En outre, d’après un article de l’Empaillé (lien ci-dessous), la part d’importation et de production d’énergie renouvelable ne dépassera pas au mieux 30% de l’activité du port selon le « business plan » de Nou Vela, le consortium privé majoritaire de la SEMOP qui gère le port. Un consortium privé qui fait d’ailleurs beaucoup jaser puisqu’il est issu d’une privatisation partielle par la région de la gestion du port. Depuis 2021, la région n’a plus que 34% du capitale de la SEMOP, 15% pour la Banque des Territoires contre 51% pour Nou Vela.  L’Empaillé cite également plusieurs membres du collectif qui s’inquiètent : « « Si les investisseurs veulent 10% de rentabilité, on va accepter d’importer ce dont les autres ports ne veulent pas, comme par exemple le port de Bayonne, qui ne veut pas d’engrais ». Autre membre du collectif, autre interrogation : « Le Conseil Régional consacre deux millions pour l’agriculture bio et plus de 300 millions d’euros sur un port dont la vocation réelle et assumée est d’importer des engrais azotés, du soja du Brésil, et comble de contradiction, des céréales d’Amérique du Nord qui viendront concurrencer nos propres productions. ». Les oppositions restent donc nombreuses, les débats vifs et difficiles à trancher…

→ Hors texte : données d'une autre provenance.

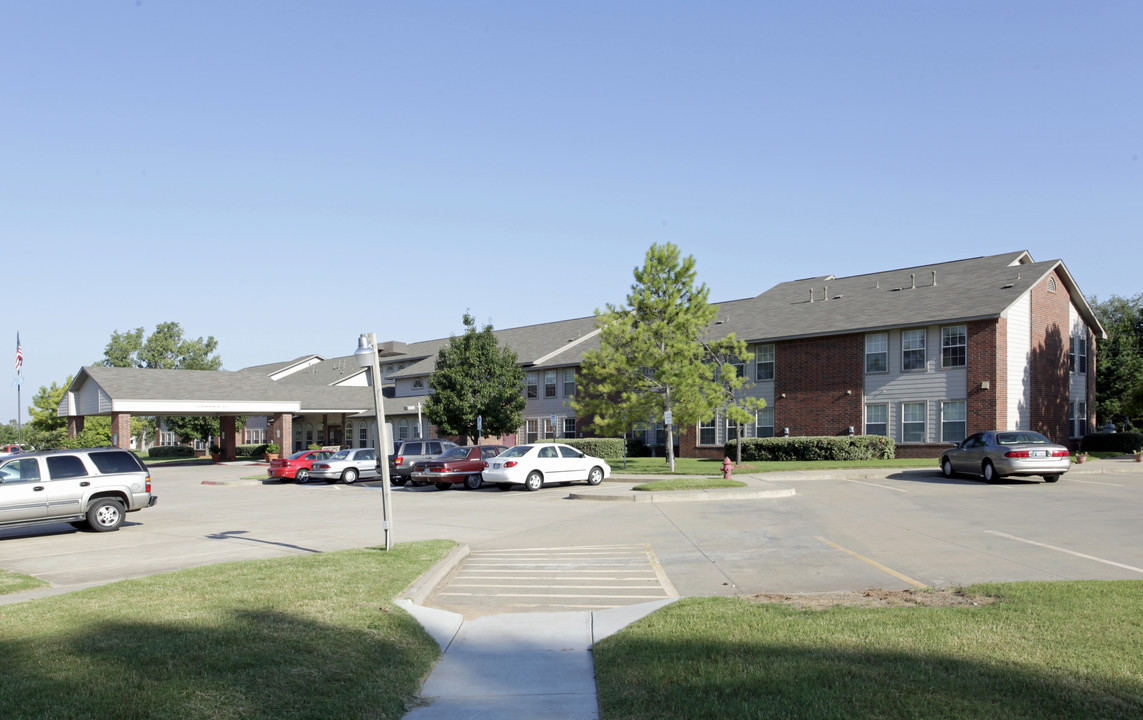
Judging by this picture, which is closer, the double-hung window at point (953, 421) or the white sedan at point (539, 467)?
the white sedan at point (539, 467)

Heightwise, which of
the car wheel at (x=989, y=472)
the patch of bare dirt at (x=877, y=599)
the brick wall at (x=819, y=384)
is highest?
the brick wall at (x=819, y=384)

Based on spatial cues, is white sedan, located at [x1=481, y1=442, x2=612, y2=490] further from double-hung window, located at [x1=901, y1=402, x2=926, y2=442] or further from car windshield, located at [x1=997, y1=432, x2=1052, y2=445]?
double-hung window, located at [x1=901, y1=402, x2=926, y2=442]

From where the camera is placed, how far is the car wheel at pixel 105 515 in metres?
17.7

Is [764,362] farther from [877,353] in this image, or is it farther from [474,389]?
[474,389]

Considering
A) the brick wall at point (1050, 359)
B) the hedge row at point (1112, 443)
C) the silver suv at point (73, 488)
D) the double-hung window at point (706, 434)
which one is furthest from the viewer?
the double-hung window at point (706, 434)

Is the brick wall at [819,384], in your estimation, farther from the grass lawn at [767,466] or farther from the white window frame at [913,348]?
the grass lawn at [767,466]

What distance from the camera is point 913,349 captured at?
35.4m

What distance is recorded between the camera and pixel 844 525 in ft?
52.1

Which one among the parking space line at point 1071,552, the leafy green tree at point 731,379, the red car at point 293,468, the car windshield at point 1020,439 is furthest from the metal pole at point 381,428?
the red car at point 293,468

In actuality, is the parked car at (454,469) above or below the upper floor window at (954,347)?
below

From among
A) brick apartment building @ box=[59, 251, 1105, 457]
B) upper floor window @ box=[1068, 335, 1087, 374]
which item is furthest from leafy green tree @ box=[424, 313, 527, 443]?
upper floor window @ box=[1068, 335, 1087, 374]

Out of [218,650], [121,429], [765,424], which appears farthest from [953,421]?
[121,429]

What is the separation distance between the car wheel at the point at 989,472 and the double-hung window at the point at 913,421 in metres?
10.4

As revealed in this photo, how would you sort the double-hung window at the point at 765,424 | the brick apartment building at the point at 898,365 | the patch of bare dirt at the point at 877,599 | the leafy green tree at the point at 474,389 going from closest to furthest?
1. the patch of bare dirt at the point at 877,599
2. the brick apartment building at the point at 898,365
3. the double-hung window at the point at 765,424
4. the leafy green tree at the point at 474,389
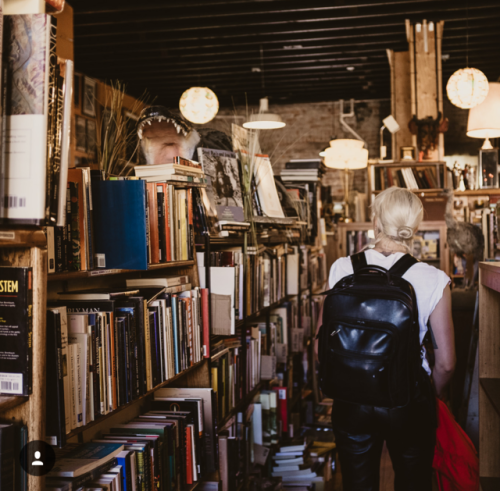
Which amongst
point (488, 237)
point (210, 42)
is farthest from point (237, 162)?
point (210, 42)

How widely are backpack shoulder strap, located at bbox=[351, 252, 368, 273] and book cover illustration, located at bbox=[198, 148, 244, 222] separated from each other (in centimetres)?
84

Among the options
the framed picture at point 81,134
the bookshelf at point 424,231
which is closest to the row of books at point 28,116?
the bookshelf at point 424,231

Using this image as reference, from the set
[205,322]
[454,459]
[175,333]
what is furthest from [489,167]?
[175,333]

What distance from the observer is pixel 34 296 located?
1052 mm

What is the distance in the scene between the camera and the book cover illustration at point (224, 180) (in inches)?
99.8

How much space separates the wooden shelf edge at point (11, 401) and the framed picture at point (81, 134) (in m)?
6.30

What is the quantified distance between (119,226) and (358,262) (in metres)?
0.77

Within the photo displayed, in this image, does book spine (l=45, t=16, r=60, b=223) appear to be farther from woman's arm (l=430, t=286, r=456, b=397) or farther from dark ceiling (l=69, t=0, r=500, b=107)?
dark ceiling (l=69, t=0, r=500, b=107)

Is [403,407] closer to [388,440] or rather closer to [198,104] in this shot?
[388,440]

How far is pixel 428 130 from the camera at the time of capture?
5840 mm

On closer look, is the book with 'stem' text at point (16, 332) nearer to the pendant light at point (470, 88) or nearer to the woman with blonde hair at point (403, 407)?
the woman with blonde hair at point (403, 407)

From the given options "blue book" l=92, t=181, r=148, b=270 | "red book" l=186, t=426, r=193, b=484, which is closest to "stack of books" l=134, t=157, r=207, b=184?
"blue book" l=92, t=181, r=148, b=270

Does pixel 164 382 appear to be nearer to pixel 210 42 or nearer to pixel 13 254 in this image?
pixel 13 254

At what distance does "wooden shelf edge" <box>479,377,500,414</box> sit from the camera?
1.86m
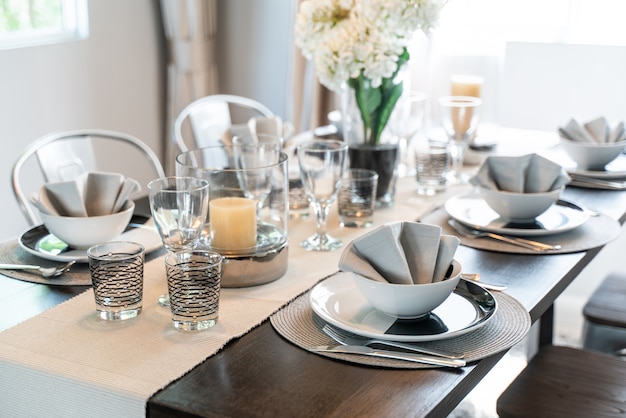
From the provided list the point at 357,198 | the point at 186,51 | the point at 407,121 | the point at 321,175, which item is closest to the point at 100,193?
the point at 321,175

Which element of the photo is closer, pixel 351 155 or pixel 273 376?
pixel 273 376

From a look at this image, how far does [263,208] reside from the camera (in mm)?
1636

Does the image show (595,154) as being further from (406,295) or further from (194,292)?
(194,292)

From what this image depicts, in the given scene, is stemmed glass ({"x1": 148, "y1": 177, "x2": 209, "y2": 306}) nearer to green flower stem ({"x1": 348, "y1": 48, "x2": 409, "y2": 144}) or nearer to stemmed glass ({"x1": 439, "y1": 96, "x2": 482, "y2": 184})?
green flower stem ({"x1": 348, "y1": 48, "x2": 409, "y2": 144})

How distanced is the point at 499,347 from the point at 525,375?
669 millimetres

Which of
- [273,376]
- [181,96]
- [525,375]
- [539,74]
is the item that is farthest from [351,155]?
[181,96]

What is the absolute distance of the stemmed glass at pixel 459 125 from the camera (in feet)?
6.81

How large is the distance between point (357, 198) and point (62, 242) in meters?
0.60

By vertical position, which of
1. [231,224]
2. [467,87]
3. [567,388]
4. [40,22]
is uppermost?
[40,22]

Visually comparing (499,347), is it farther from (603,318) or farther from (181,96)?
(181,96)

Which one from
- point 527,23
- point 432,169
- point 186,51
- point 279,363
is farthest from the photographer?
point 186,51

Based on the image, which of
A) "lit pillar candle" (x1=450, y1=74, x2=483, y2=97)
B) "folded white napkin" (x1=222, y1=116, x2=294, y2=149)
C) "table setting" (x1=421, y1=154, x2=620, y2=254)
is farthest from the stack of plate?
"folded white napkin" (x1=222, y1=116, x2=294, y2=149)

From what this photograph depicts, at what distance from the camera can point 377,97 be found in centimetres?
186

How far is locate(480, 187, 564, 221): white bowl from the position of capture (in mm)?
1686
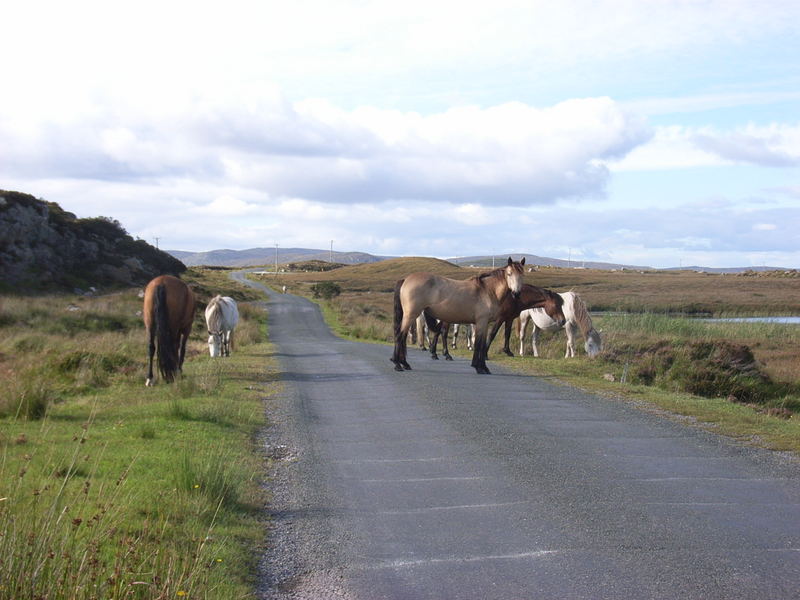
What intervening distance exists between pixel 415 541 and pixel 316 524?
931mm

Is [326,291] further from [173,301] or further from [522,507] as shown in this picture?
[522,507]

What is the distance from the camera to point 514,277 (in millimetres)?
17750

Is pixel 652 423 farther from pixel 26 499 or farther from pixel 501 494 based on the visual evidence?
pixel 26 499

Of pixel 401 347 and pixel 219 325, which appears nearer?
pixel 401 347

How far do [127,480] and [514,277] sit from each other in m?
11.6

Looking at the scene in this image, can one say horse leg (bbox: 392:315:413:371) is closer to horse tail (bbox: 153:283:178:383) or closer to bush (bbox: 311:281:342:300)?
horse tail (bbox: 153:283:178:383)

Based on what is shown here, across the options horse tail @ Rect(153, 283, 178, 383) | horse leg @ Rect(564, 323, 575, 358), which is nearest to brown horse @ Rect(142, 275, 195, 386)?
horse tail @ Rect(153, 283, 178, 383)

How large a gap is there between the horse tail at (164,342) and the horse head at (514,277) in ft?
23.1

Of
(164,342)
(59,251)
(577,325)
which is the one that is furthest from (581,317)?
(59,251)

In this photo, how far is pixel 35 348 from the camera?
→ 76.2 feet

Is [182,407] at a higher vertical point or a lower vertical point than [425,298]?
lower

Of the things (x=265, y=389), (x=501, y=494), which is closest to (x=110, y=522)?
(x=501, y=494)

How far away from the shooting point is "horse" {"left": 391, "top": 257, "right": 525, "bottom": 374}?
17.7 meters

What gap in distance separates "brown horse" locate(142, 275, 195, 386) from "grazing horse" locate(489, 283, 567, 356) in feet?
22.2
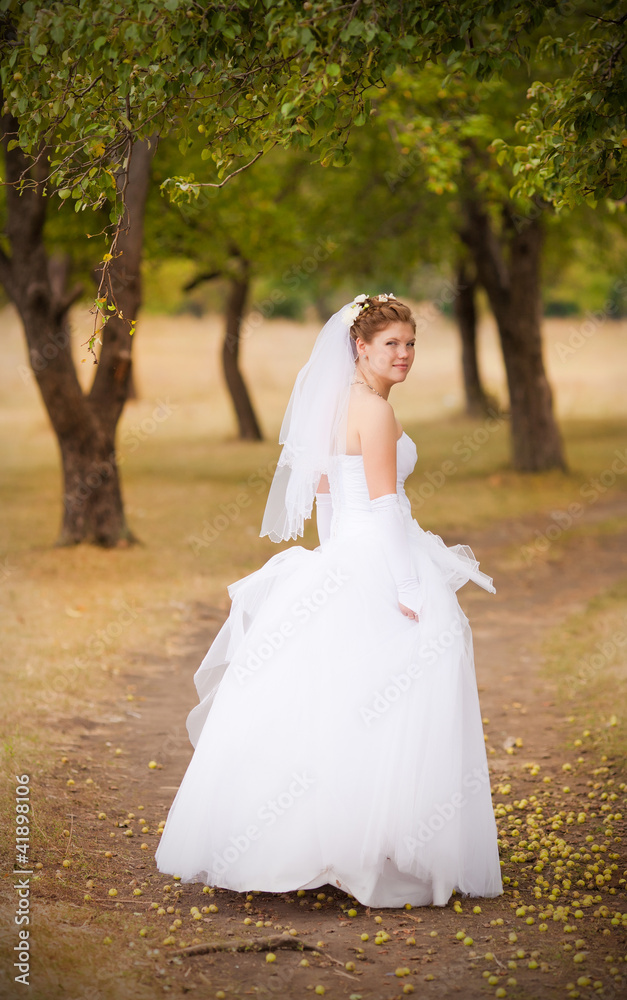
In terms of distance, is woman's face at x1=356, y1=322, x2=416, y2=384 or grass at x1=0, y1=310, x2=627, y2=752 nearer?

Chenal de Port-la-Nouvelle @ GClastres

Des prises de positions parfois surprenantes

Si le camps du « pour » a toujours été persuadé que l’éolien en mer flottant contribuerai à dynamiser l’économie régionale arguant que le chantier s’inscrit une démarche respectueuse de l’environnement répondant au plan Littoral 21, le camps du « contre » s’est un peu étranglé quand José Bové (militant anti-OGM que l’on ne présente plus) a annoncé en 2021 son soutien à la liste menée par Carole Delga, pourtant favorable à l’extension du port (et à la liaison autoroutière entre Toulouse et Castres) que la Confédération paysanne et les écologistes récusent fortement. Interrogé par Reporterre la même année, ce dernier s’expliqua alors : « (…)Sur un certain nombre de grands sujets — l’agriculture, l’alimentation, l’énergie —, des choses ont bougé. On est arrivés à 40 % d’agriculture bio et locale dans les lycées, avec un objectif de 75 % avant la fin du prochain mandat. Le projet énergétique de la région a été piloté par l’association Négawatt, dans l’objectif d’être autonomes en énergies renouvelables d’ici 2035 à 2040. Concernant l’agriculture, avant même qu’on en parle au niveau national, il y avait un projet régional d’autonomie en protéines végétales. Aussi bien pour les animaux que pour l’alimentation humaine. » Il pointa également que le port était désormais engagé à faire zéro importation de soja OGM, et qu’il soutenait le développement de l’éolien en mer, un mix visant à sortir de la dépendance aux fossiles et au nucléaire. Une position soutenue par le directeur du projet, Jean-Mathieu Kolk, qui ajoute dans la vidéo promotionnelle déjà citée que l’extension du port (alliée à des équipements portuaires adaptés) permettra aussi d’installer à terre, au port, les pales et les turbines, ce qui se faisait jusqu’à présent en pleine mer avec des moyens nautiques très lourds et de gros bateaux.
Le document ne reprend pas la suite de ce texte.